My staff are great,” she proudly explains, “and there are rarely any problems. There’s always a supervisor who looks after the day-to-day running of things, together with three more floor staff. But what you can’t see is the kitchen staff; there can be ten of them keeping very busy behind the scenes! I’ll greet the guests and check the supplies of items that go quickly, like the coffee and breads and the butter, and then head off to the morning management briefing at 9:00 am.


This is usually quickly over and then Khun Kae continues with overseeing and helping with the tail-end of the breakfast before beginning the staff change-over for lunch. And then, at around about 10.30 am or so, seeks the refuge of her office to sort out the day’s paperwork. “Every day I have to make an analysis of what’s popular and what’s not, as we continually adjust the menu,” she explained. “Plus an overall monthly accounting. Then there’re new promotions to consider and stock levels to check.
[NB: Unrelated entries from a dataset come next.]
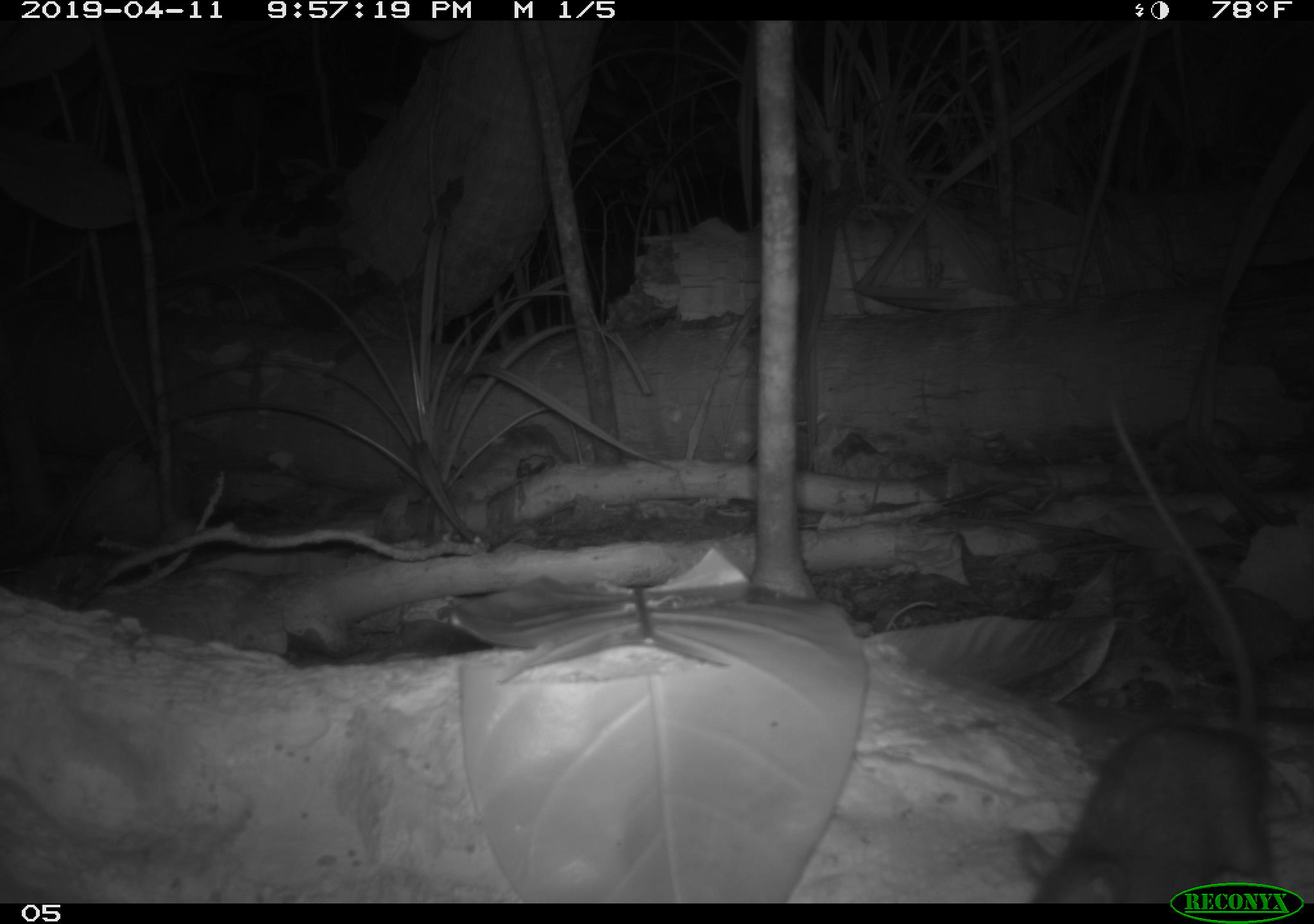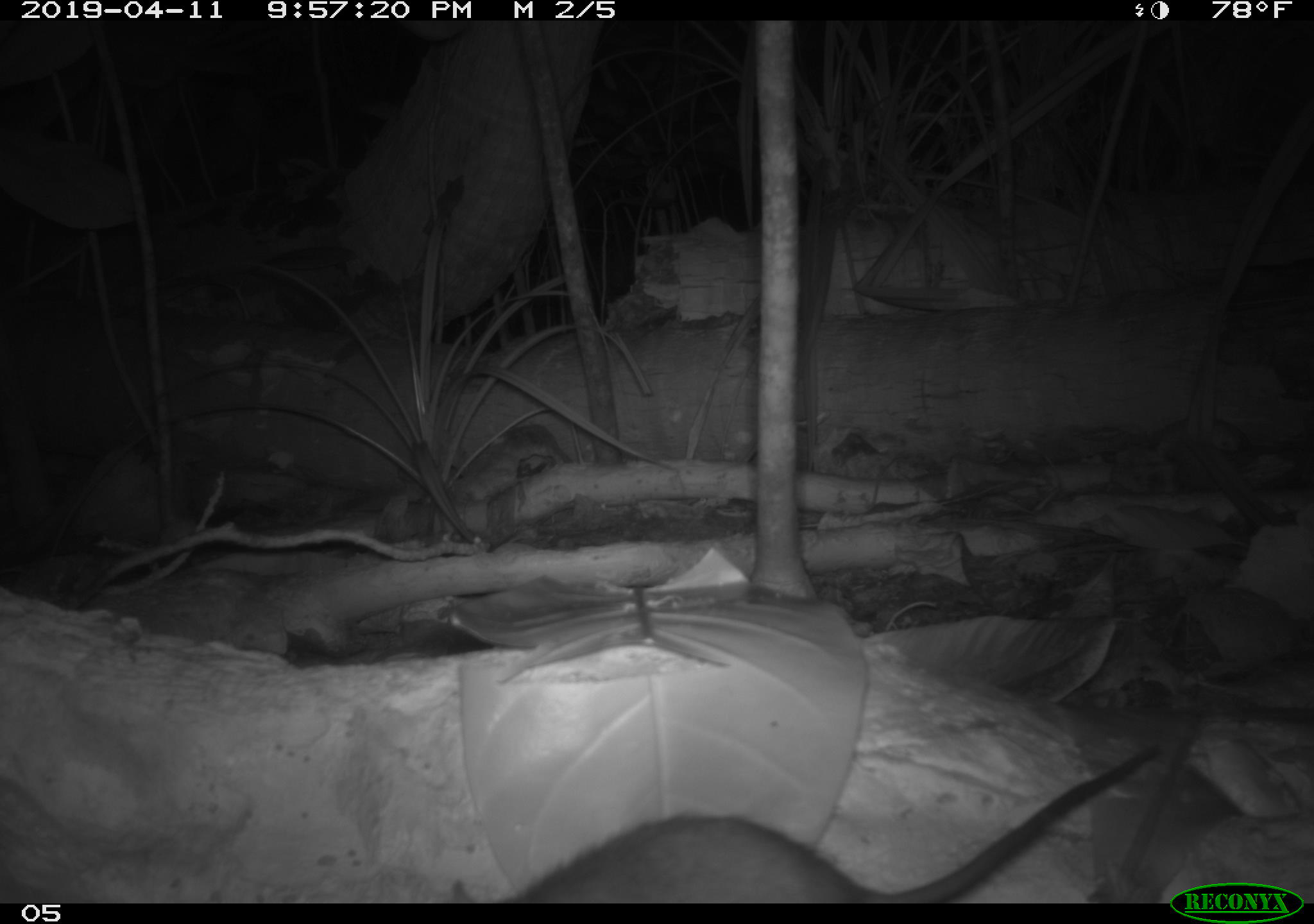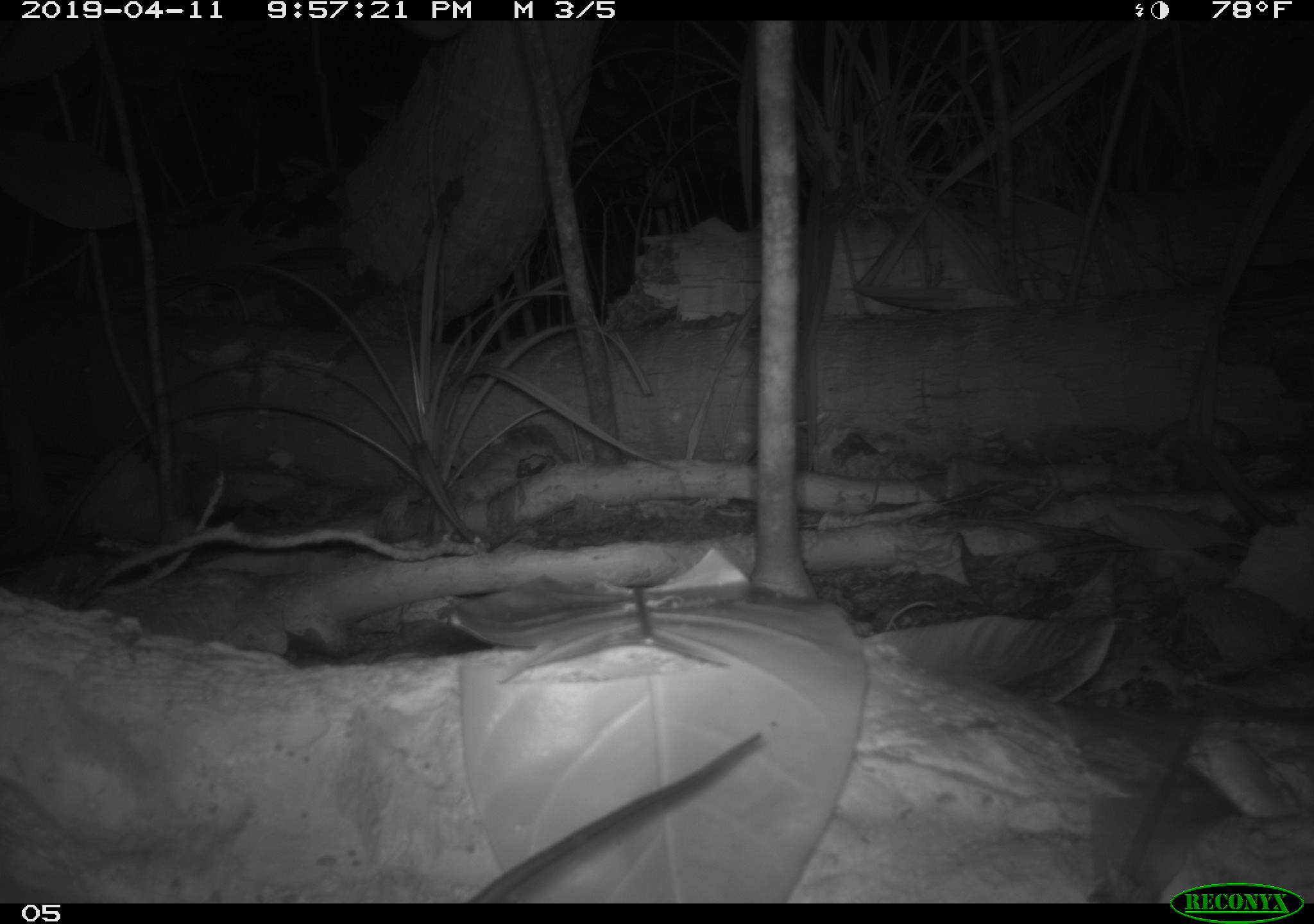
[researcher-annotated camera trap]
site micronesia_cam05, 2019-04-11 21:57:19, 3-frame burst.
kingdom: Animalia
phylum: Chordata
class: Mammalia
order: Rodentia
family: Muridae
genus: Rattus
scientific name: Rattus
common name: rat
Rat (Rattus).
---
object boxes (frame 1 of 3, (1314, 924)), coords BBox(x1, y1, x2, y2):
rat: BBox(1019, 721, 1284, 900)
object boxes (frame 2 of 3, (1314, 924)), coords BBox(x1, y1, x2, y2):
rat: BBox(451, 739, 1163, 901)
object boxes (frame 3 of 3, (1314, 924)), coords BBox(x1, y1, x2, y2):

And then I check to see if all is well with the restaurant lunches before I head off to my own lunch-break around mid-day.


After lunch, she holds her own short staff briefing to pass on any information that’s current, then keeps an eye on the shift change at 2:00 pm, noting and compensating for any absences, before heading home for her afternoon break.

And then it’s back at 6:00 pm for the long evening session, starting with checking through the reservations and allocating appropriate tables. In theory, her evening role is that of a hostess, greeting guests and advising them on menu or wine choices. “But it’s never that simple,” she laughed. “There’s always a need for an extra hand here or there, and so I help-out with preparing food or clearing the tables; just joining-in wherever necessary. I’m here until the end, at around 11:00 pm, and need to be the last one out, checking that everything’s turned off and secured. It’s sometimes hard work, but I’m really happy here.


It might take you a while to spot who she is; everyone’s cheerfully busy and there’s nobody standing around looking important. But, after a while, you notice that one of the staff is busier than the others and doing a little bit of everything. That’ll be Khun Kae. But don’t try this on a Sunday – that’s the day she gets to have a well-earned break!